(Scene question records)
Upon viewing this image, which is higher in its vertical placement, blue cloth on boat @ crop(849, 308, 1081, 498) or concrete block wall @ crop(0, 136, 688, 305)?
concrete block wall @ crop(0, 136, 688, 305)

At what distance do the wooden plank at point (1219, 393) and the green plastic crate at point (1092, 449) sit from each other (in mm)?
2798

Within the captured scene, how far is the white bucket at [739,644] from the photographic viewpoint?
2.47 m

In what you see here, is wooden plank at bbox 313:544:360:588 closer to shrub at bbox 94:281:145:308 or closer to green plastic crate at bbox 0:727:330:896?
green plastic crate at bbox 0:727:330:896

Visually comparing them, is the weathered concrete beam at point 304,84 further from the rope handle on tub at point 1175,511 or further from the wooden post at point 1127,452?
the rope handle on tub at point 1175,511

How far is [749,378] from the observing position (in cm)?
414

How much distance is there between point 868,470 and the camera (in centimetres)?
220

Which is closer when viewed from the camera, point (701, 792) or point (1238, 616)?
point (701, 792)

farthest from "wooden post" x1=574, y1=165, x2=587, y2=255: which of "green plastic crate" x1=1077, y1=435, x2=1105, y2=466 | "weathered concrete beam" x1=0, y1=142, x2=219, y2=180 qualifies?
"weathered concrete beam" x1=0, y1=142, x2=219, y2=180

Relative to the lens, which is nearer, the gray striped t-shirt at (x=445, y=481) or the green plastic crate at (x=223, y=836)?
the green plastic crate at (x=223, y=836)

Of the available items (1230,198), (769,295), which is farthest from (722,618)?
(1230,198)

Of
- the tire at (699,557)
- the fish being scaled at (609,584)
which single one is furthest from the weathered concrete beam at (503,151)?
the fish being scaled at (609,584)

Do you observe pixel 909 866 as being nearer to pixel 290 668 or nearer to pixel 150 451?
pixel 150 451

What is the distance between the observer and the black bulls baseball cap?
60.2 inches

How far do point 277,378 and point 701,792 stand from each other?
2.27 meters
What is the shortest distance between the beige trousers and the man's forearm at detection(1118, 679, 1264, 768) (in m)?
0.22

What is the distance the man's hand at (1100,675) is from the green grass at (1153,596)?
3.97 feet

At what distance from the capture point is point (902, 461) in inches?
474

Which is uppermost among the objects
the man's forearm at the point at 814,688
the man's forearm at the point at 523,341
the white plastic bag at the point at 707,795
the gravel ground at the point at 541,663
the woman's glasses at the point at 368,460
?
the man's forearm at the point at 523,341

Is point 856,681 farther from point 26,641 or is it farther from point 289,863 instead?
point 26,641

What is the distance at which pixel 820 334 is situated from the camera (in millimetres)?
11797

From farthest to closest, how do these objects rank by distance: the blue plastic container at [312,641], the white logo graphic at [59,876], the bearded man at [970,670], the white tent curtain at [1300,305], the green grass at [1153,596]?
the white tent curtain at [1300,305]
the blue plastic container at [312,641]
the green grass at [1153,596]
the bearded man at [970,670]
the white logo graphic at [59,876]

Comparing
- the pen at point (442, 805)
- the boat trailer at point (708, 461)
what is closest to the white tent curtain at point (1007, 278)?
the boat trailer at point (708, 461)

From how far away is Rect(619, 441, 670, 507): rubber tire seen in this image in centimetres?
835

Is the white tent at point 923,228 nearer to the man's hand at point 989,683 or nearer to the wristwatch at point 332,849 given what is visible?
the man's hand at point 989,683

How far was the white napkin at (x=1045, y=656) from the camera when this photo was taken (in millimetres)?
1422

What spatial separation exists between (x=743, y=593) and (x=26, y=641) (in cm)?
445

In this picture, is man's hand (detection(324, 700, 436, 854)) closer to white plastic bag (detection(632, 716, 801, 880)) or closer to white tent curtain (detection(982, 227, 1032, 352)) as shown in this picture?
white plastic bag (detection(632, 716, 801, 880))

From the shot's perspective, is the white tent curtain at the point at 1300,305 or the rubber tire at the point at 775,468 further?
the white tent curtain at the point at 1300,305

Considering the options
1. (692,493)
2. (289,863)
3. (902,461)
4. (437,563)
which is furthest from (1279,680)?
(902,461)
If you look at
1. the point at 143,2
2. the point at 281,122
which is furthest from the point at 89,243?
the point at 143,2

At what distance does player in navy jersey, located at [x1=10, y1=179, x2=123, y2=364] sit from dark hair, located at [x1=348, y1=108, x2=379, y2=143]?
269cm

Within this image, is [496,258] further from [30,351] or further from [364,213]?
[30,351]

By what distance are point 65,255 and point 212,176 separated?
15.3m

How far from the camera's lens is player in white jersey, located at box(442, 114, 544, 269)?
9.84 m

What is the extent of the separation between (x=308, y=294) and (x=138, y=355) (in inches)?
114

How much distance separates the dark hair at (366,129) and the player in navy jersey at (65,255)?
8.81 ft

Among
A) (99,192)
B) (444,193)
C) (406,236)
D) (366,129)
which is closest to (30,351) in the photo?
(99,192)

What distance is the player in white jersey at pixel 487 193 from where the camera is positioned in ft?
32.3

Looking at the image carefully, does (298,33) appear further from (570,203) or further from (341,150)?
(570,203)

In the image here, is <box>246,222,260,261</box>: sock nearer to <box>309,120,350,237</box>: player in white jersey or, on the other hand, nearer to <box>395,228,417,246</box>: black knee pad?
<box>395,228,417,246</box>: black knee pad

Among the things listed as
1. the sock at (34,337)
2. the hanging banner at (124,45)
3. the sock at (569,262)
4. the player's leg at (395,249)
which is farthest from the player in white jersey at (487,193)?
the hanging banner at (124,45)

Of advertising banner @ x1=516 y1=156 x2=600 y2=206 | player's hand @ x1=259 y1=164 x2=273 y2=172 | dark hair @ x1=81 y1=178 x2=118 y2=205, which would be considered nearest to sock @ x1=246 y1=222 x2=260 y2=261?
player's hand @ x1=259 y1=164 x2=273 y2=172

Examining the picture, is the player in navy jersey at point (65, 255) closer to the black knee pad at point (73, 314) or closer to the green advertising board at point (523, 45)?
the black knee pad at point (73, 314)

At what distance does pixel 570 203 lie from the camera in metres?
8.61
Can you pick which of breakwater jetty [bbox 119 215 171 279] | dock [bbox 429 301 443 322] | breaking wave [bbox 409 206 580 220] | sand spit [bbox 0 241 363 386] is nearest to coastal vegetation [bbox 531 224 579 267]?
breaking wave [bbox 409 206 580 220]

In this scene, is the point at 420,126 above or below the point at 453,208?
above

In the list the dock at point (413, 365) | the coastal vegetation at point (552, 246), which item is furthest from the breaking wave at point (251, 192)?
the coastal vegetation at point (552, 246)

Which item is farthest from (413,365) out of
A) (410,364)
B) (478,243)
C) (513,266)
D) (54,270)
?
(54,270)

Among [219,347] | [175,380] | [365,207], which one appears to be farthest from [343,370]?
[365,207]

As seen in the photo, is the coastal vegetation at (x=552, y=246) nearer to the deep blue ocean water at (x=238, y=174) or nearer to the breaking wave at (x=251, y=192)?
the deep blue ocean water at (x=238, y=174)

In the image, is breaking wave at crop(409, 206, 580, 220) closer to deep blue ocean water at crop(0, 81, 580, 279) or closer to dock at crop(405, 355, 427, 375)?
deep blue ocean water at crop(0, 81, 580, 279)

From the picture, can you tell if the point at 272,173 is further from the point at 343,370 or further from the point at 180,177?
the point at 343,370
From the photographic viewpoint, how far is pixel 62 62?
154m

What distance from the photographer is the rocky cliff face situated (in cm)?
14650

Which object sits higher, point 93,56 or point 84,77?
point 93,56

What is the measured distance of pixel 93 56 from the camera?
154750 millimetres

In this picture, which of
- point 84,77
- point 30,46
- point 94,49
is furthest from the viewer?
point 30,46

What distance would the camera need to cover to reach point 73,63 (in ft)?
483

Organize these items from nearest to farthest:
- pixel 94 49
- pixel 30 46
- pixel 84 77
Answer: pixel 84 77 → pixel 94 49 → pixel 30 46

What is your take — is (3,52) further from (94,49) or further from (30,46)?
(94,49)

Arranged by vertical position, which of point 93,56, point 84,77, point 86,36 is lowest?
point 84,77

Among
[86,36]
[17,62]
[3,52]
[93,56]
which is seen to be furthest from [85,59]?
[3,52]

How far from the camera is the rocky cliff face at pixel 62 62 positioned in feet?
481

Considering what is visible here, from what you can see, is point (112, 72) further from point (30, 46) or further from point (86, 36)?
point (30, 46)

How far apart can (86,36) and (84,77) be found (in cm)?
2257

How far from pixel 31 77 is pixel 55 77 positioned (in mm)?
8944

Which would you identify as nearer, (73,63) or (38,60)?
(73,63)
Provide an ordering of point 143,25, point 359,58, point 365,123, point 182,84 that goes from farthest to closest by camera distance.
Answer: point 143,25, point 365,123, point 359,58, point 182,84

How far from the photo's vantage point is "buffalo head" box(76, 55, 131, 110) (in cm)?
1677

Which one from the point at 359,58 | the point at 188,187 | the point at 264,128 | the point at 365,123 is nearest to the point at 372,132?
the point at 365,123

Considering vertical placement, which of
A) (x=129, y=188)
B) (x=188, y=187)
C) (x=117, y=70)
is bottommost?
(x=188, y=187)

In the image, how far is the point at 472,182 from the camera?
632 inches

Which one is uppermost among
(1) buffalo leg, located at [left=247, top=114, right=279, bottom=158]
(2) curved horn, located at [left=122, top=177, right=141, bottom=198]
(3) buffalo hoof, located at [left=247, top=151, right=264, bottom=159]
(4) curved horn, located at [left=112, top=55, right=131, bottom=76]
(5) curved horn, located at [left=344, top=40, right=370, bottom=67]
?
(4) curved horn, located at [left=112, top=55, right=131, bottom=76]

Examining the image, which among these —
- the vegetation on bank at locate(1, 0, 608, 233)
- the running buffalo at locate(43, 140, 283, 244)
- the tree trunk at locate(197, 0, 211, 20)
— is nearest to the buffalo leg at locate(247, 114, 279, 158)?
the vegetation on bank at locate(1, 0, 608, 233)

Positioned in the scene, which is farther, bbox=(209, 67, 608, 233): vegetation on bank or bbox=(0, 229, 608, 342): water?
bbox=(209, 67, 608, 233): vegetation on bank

WORK TO COMPLETE
Locate the line that contains "Considering what is", then please quote it and every line after it to the end of the entries above, exactly and with nothing else.

EXERCISE OUTPUT
Considering what is visible here, from what you can see, is point (112, 72) further from point (30, 46) or further from point (86, 36)?
point (30, 46)

How far apart can (86,36) and (84,77) be found (in cm)?
2257

How far from pixel 31 77 is pixel 55 77 positioned (in mm)?
8944

Which would you identify as nearer, (73,63) or (38,60)?
(73,63)
Provide an ordering of point 143,25, point 359,58, point 365,123, point 182,84 that goes from farthest to closest by camera distance.
Answer: point 143,25, point 365,123, point 359,58, point 182,84

How far from the photo's vantage point is "buffalo head" box(76, 55, 131, 110) (in cm)?
1677

Which one from the point at 359,58 | the point at 188,187 | the point at 264,128 | the point at 365,123 is nearest to the point at 372,132?
the point at 365,123

Considering vertical placement, which of
A) (x=129, y=188)
B) (x=188, y=187)
C) (x=117, y=70)
is bottommost?
(x=188, y=187)

In the image, how far is the point at 472,182 from the camera?
632 inches

Which one is uppermost among
(1) buffalo leg, located at [left=247, top=114, right=279, bottom=158]
(2) curved horn, located at [left=122, top=177, right=141, bottom=198]
(3) buffalo hoof, located at [left=247, top=151, right=264, bottom=159]
(4) curved horn, located at [left=112, top=55, right=131, bottom=76]
(5) curved horn, located at [left=344, top=40, right=370, bottom=67]
?
(4) curved horn, located at [left=112, top=55, right=131, bottom=76]

Examining the image, which among these —
- the vegetation on bank at locate(1, 0, 608, 233)
- the running buffalo at locate(43, 140, 283, 244)
- the tree trunk at locate(197, 0, 211, 20)
— is nearest to the buffalo leg at locate(247, 114, 279, 158)?
the vegetation on bank at locate(1, 0, 608, 233)

Positioned in the scene, which is farther, bbox=(209, 67, 608, 233): vegetation on bank or bbox=(0, 229, 608, 342): water?
bbox=(209, 67, 608, 233): vegetation on bank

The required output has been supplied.